Zie je soms ook beelden of film voor je als je muziek maakt? Wat speelt zich in je hoofd af als je op zo’n verhaallijn komt?

“Tijdens het maken van de muziek niet zo zeer, maar wel als ik op het podium sta. Ik zie mezelf dan op een berg staan als ik een heel machtig nummer moet zingen en dat helpt dan echt om het ook te beleven. Laatst zag ik een bijzonder fragment van Sam Harris, een neurowetenschapper en filosoof die ik nauw volg. Hij beschreef hoeveel we eigenlijk doen waar we helemaal niet bij stilstaan. Zoals het bewegen van mijn handen bij het pakken van dit glas. Dat gebeurt allemaal in je onderbewustzijn. Vanuit dat vat schrijf ik. Ik ga daar niet teveel over nadenken maar laat het gebeuren. Op het podium denk ik ook niet na over welke noot er komen gaat, ik doe het gewoon. Als je stilstaat bij alles wat er gebeurt, zelfs dit slokje drinken, dan is dat ongelooflijk sensationeel. Magisch.”
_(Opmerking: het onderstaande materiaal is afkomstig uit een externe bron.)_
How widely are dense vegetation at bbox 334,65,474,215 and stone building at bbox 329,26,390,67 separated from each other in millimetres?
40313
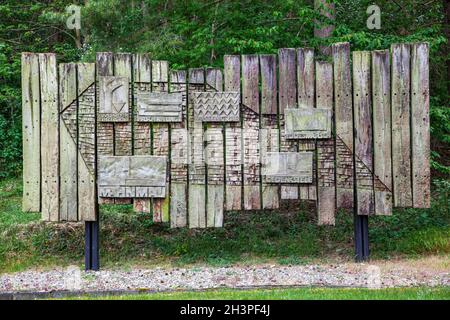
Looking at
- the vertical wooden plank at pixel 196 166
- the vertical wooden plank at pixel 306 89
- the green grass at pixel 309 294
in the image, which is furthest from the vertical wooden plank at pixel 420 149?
the vertical wooden plank at pixel 196 166

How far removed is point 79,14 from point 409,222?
6745 millimetres

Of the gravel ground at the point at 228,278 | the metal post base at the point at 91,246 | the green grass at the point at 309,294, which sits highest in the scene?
the metal post base at the point at 91,246

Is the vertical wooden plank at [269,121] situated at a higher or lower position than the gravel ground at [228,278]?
higher

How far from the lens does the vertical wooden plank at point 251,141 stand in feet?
26.1

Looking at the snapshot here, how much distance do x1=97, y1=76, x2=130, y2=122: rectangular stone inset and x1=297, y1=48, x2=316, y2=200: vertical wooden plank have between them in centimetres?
218

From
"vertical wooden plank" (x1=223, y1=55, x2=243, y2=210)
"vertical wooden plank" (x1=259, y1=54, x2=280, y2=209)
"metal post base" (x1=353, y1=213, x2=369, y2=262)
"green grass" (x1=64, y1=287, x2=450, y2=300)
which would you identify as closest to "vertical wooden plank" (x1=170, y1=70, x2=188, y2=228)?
"vertical wooden plank" (x1=223, y1=55, x2=243, y2=210)

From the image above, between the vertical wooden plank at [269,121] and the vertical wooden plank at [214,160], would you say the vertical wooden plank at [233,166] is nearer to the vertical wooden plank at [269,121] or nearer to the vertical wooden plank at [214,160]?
the vertical wooden plank at [214,160]

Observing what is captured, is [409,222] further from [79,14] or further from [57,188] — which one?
[79,14]

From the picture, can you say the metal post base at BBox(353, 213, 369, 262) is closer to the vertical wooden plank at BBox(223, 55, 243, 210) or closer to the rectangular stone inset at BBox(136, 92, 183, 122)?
the vertical wooden plank at BBox(223, 55, 243, 210)

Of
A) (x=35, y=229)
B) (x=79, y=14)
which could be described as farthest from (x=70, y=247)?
(x=79, y=14)

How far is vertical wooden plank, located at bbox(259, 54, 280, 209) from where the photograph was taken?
26.1 feet

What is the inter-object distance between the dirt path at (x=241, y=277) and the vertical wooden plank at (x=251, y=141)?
95 centimetres

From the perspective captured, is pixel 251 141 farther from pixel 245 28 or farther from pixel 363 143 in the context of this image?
pixel 245 28

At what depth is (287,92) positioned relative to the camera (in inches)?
316
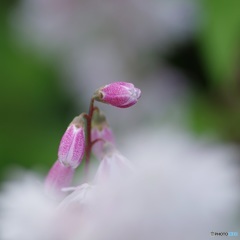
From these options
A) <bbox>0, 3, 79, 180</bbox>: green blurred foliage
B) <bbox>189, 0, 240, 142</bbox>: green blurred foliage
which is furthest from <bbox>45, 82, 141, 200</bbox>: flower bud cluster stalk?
<bbox>0, 3, 79, 180</bbox>: green blurred foliage

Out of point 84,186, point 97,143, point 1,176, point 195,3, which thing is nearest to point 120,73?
point 195,3

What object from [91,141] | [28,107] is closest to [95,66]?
[28,107]

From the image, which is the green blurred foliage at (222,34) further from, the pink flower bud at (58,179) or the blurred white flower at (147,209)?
the blurred white flower at (147,209)

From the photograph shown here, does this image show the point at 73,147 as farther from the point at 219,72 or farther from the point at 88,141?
the point at 219,72

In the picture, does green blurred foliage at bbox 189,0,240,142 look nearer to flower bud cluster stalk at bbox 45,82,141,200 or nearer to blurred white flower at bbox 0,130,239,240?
flower bud cluster stalk at bbox 45,82,141,200

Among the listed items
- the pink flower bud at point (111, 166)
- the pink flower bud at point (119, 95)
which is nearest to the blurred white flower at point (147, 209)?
the pink flower bud at point (111, 166)

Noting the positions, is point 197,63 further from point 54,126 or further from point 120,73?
point 54,126
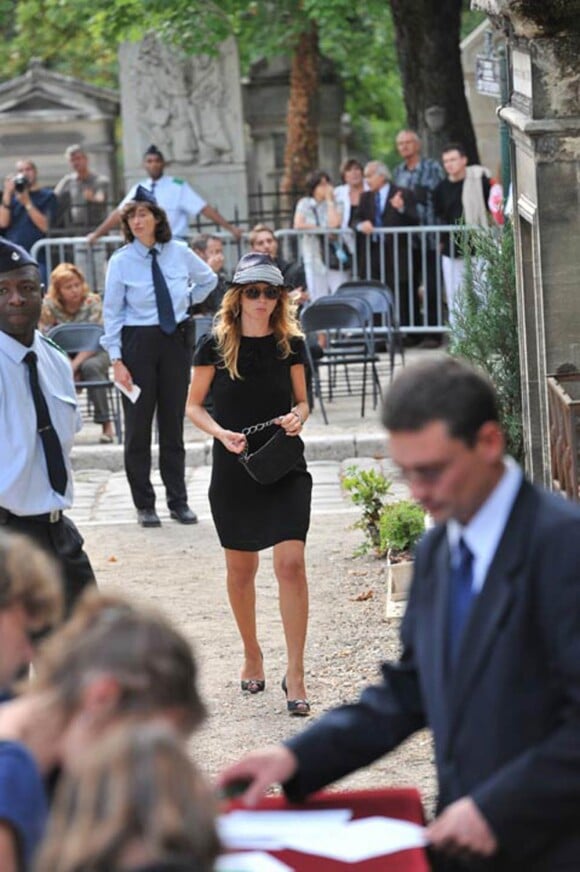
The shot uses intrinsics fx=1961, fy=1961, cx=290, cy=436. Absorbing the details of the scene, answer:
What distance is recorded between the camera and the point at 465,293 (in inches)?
484

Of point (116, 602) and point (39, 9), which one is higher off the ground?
point (39, 9)

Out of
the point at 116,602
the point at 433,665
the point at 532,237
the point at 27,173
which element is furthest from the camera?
the point at 27,173

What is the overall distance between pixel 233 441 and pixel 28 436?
48.5 inches

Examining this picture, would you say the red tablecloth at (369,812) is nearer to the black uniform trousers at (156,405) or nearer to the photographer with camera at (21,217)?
the black uniform trousers at (156,405)

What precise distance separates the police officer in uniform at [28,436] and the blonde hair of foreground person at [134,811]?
4.56m

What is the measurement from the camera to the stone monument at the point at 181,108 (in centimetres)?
2334

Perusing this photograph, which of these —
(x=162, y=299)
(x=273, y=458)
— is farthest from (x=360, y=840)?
(x=162, y=299)

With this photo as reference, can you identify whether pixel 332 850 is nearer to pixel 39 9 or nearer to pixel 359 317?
pixel 359 317

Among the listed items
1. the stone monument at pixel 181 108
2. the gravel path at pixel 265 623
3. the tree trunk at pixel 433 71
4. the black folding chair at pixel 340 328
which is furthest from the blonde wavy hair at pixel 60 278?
the stone monument at pixel 181 108

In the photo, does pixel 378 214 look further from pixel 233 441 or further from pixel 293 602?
pixel 293 602

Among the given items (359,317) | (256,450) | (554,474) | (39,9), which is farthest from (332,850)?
(39,9)

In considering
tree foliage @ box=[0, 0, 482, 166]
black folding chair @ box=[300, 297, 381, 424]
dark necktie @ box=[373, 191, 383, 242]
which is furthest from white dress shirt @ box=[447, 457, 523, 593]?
tree foliage @ box=[0, 0, 482, 166]

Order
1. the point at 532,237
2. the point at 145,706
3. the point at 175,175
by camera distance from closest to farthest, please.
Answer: the point at 145,706, the point at 532,237, the point at 175,175

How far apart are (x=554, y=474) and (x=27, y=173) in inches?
519
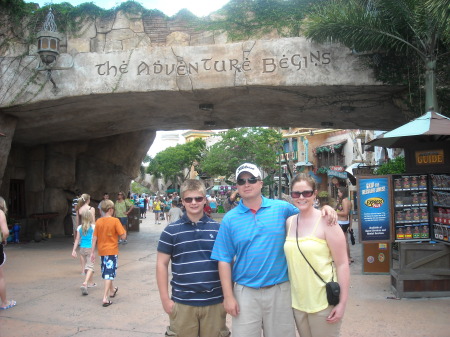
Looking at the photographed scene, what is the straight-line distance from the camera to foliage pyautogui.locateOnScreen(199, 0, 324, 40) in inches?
340

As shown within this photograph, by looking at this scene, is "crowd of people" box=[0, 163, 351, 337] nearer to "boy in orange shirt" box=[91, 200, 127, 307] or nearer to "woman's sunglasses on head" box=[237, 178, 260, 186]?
"woman's sunglasses on head" box=[237, 178, 260, 186]

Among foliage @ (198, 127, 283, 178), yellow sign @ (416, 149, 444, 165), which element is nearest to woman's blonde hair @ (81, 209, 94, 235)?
yellow sign @ (416, 149, 444, 165)

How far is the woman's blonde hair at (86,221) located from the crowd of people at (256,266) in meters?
4.44

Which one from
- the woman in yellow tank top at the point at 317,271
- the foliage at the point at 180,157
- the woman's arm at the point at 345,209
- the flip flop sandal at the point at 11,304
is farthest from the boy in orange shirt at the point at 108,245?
the foliage at the point at 180,157

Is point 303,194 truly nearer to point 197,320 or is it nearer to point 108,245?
point 197,320

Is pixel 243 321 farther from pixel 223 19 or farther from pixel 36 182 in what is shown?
pixel 36 182

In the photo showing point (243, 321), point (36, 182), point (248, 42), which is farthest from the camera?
point (36, 182)

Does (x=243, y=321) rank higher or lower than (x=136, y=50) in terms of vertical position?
lower

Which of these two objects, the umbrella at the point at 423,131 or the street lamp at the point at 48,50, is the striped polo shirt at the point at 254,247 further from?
the street lamp at the point at 48,50

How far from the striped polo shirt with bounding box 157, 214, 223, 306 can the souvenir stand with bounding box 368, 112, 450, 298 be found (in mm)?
3783

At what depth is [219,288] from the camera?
3.14 metres

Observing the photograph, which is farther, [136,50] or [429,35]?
[136,50]

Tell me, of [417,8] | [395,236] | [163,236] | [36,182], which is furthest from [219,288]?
[36,182]

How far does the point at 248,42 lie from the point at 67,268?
5969mm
Hoe ziet het komende festivalseizoen eruit?

“De show in de Stevenskerk op 16 juli wordt echt een magische avond. Verder spelen we in de grote zaal van Theater De Lievekamp in Oss en tijdens Breda Barst. Verder heb ik nog een paar soloshows. Ik heb het dus niet heel druk met optredens, maar dat gaat ook niet omdat ik mijn nieuwe album aan het opnemen ben.”

Je speelt inmiddels met een deel van de jongens van Navarone?

“De jongens van Navarone zijn goede vrienden. Roman Huijbreghs van Navarone is gitarist in mijn band. Zanger Merijn is naast een supergoede vriend ook mijn muzikale partner. Binnen de band doet hij alleen mee als hij kan en als hij zin heeft. Ook schrijven we samen nummers die we in de toekomst nog gaan opnemen. Daarnaast heb ik nu een megavette band met Casper van Helvoirt op drums, Daniël Muskitta op bas en Merlijn Nash op toetsen. Lachend: En ik ben de slechtste muzikant uit de band. Dat is heel fijn om te kunnen zeggen!”

Wat kunnen we verwachten van het optreden in de Stevenskerk?

“Ik weet nog niet hoe lang we mogen spelen, maar ik hoop op anderhalf uur. Ik heb namelijk veel kleinere nummers die ik normaal gesproken niet zo snel speel, maar die zich heel goed lenen voor de intieme setting van de Stevenskerk. Verwacht Robin Borneman met band én met Marijn van Navarone én met Anneke van Giersbergen, voormalig frontvrouw van The Gathering. Het is een beetje uitgekleed en het wordt niet superhard. Ook zal ik een paar nummers met alleen gitaar en zang brengen. Ik heb er heel veel zin in!”